While strong safety Kam Chancellor set the early tone Sunday in Super Bowl XLVIII with a handful of physical tackles, his interception with 59 seconds remaining in the first quarter and the Seahawks leading 8-0 was the result of a fluttering overthrow from Denver Broncos quarterback Peyton Manning.

Manning being under pressure and uncomfortable in the pocket was the major theme as Seattle steadily pulled away in its resounding 43-8 victory.

Manning was under constant heat from defensive ends Cliff Avril and Chris Clemons, who didn't sack Manning in the early going but were regularly pressuring the pocket and keeping Manning off-kilter. It was Avril getting to Manning's throwing arm that forced a pop-up pass that was intercepted and returned for a 69-yard touchdown by linebacker Malcolm Smith to give the Seahawks a 22-0 lead with 3:21 remaining in the first half.

And the rout was on.

The Seahawks' defensive line was the unsung hero of coordinator Dan Quinn's top-ranked defense all season. Seattle rarely blitzes, asking the front four to win the battle in the trenches and apply pressure so the linebackers can focus on defending the run and locking down athletic tight ends in coverage. And when that pressure got to Manning on Sunday, he had little chance to push the ball downfield against the L.O.B.

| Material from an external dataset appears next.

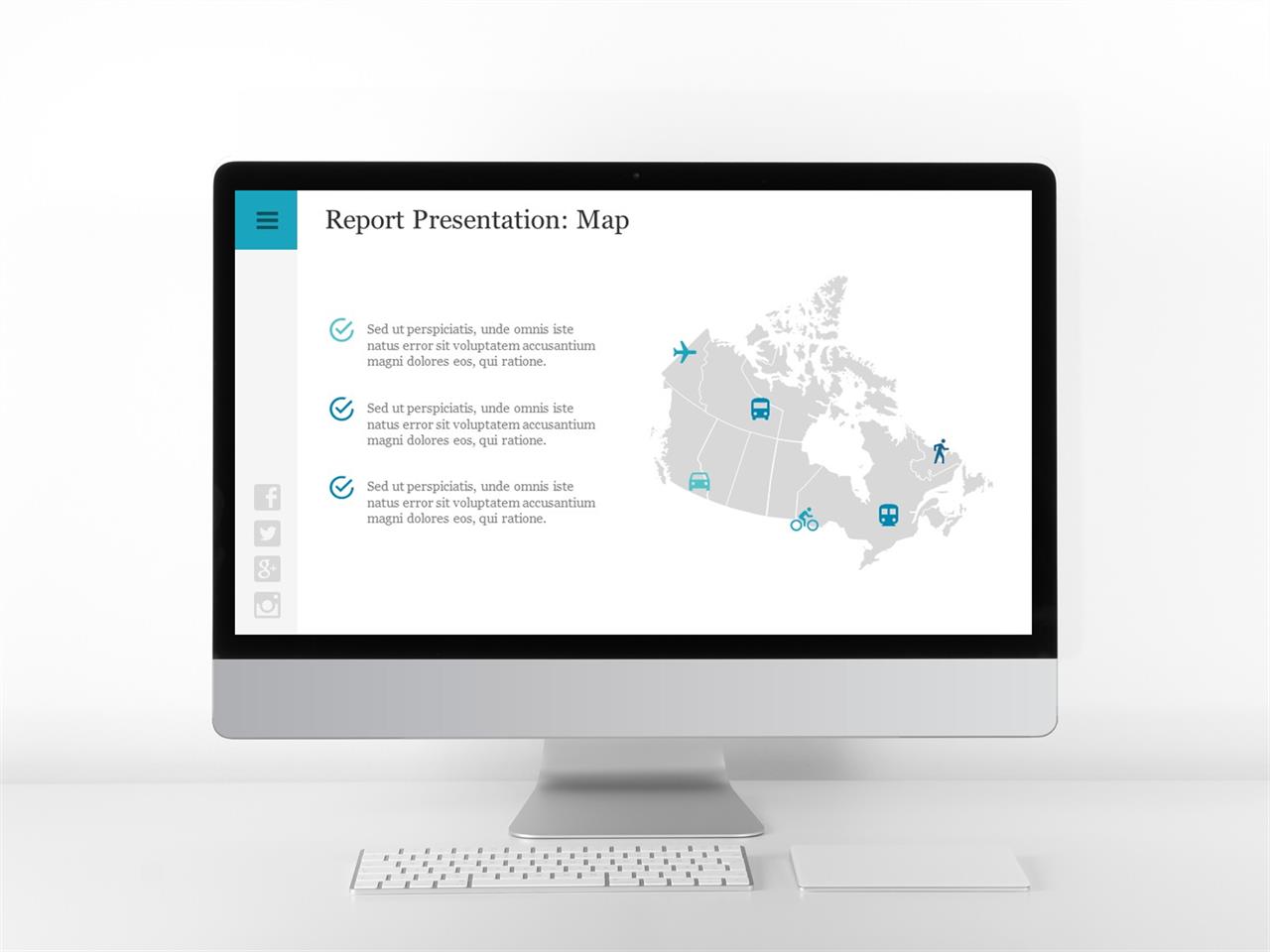 Report Presentation: Map

Sed ut perspiciatis, unde omnis iste natus error sit voluptatem accusantium magni dolores eos, qui ratione.

Sed ut perspiciatis, unde omnis iste natus error sit voluptatem accusantium magni dolores eos, qui ratione.

Sed ut perspiciatis, unde omnis iste natus error sit voluptatem accusantium magni dolores eos, qui ratione.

"It was a combination of coverage and pressure as it always is in pass defense," said Broncos head coach John Fox. "There is a reason why they were the No. 1 team in defense during the season. Give them credit. They had a lot to do with it -- with a combination of coverage and rush."

Clemons was acquired from the Philadelphia Eagles in 2010 specifically to play the "LEO" position in head coach Pete Carroll's defense. His performance Sunday was his most impactful since returning from the torn ACL he suffered during the 2013 playoff victory over the Washington Redskins.

Avril reportedly turned down a three-year, $30 million offer to stay with the Detroit Lions, eventually signing a two-year, $13 million deal with the Seahawks. A master of the strip-sack, Avril simply dominated Broncos right tackle Orlando Franklin, often pushing him back into Manning's feet.

The play of the defensive ends played directly into Seattle's gameplan: jam the receivers, get Manning off his spot and use the pressure to generate turnovers.

What became evident extremely early on was that the Broncos' offensive line was overmatched physically, and Avril and Clemons effectively blew up the timing and chemistry of the highest scoring offense in NFL history.

"It is amazing, it is what we worked for, this is why we play the game," said Avril. "I went from 0-16 to now I am a champ! I am a champ now and this feels great. We are the best in the world right now."

Manning would finish with a pile of completions (34) and yards (280), but that was cosmetic -- built on stat-stuffing underneath passes well after the outcome was decided. The only important stat was the two first-half interceptions -- both impacted by the pressure from the front four. By the time Clemons recorded a strip-sack turnover in the fourth quarter, it was more embarrassing salt in the wound of the 35-point walloping.

Smith was a deserving game Most Valuable Player, but he simply receives the personal hardware for a defense that catapulted Seattle to its second Super Bowl appearance, and then laid the hammer on the Broncos to pave the way for the Seahawks' first title in franchise history.

"Everybody, from top to bottom," free safety Earl Thomas said when asked if the entire defense deserved the MVP award. "The receivers play great. Everybody on defense played great. This was a great win."

Avril and Clemons have another year on their contracts. Michael Bennett, perhaps the team's most consistent playmaking lineman throughout the season, had a quiet Super Bowl but will be among the team's top offseason priorities after playing on a one-year, $5 million deal in 2013.

For the table setters for the Seahawks' defense, the table remains in strong standing position to help anchor a run at a repeat in 2014.

"It is amazing," Avril said of winning the Lombardi Trophy. "This is what everybody in the league works for and now we are here and I got my hat and we are champs, baby. It doesn't get any better."